Put an end to administrative complexity. This is the objective of the senators who adopted on Tuesday, December 2, an amendment to the 2026 budget aimed at simplifying and strengthening the taxation concerning vacant housing via the merger of two taxes: the tax on vacant housing (TLV) and the housing tax on vacant housing (THLV).
The first is currently applicable to so-called “tense” areas, that is to say with a severe housing shortage, while the second concerns non-strained areas and is only optional, at the discretion of mayors. “It’s the same purpose, but with two rate bases, two collection circuits and an illegible tax architecture, a source of confusion for owners”castigated socialist senator Isabelle Briquet, thus summarizing the difficulties of the current system while according to her it is necessary “to encourage housing to be put back on the market”.
The abolition of the tax on vacant housing
Another pitfall put forward by the upper house: the TLV is a tax levied by the State and therefore cannot be controlled by local elected officials. The idea, widely shared in the hemicycle, would therefore be to eliminate this TLV in favor of a generalization of the THLV, the product of which would be entrusted to the municipalities. This tax would remain optional in non-tense areas and would be obligatory in tense areas, where it may be subject to an increase.

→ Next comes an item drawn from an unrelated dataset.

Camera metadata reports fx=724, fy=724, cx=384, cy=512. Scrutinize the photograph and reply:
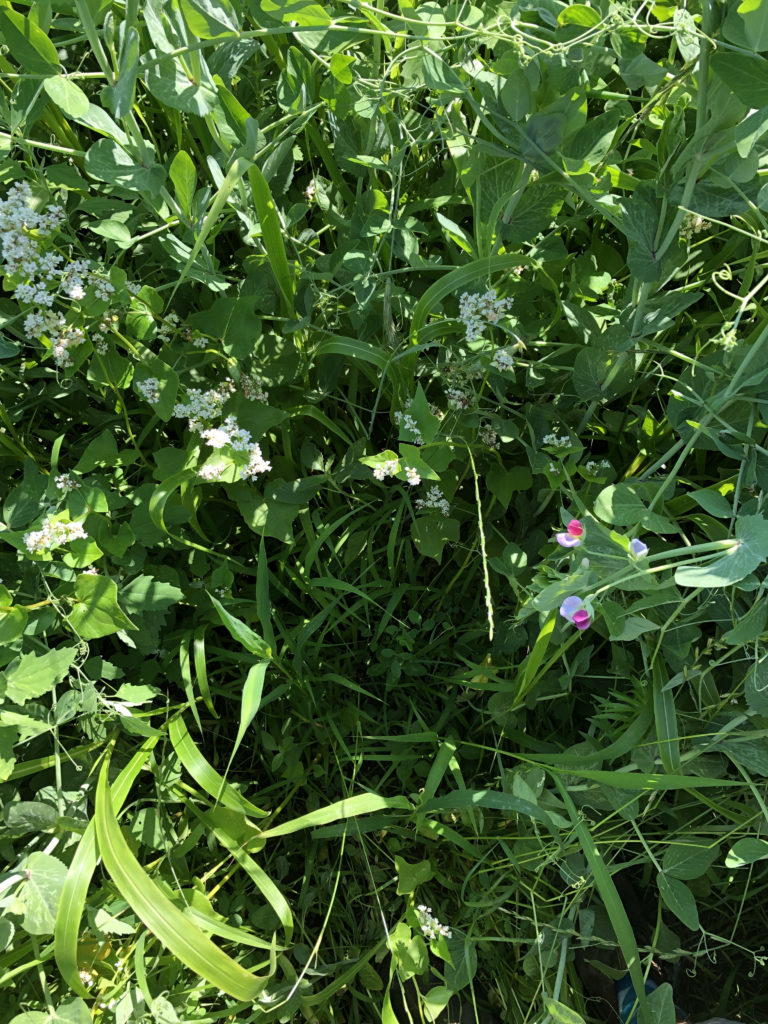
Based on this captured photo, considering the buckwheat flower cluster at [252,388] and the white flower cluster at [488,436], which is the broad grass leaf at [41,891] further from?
the white flower cluster at [488,436]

The senators estimated that their system would lead not only to a simplification but also to a strengthening of this tax on vacant housing. The government proposed a different system but with a similar objective. The National Assembly, on the other hand, went further by also merging another tax, the housing tax on second homes (THRS).
Another compromise emerged on the question of taxation of second homes. Since January 2023, the rate of the tax on second homes (THRS) has been linked to that of the property tax, preventing municipalities from specifically taxing rarely occupied accommodation without increasing the tax burden on all owners. The National Assembly called for a total disconnection of these two rates, requested by many local elected officials, in Paris in particular.
But the Senate did not want to go that far, adopting a measure with the support of the government to relax the linking of the THRS rate “when it is lower than the departmental average”. These measures are not yet final because the budget can be modified in Parliament until the second half of December at the earliest.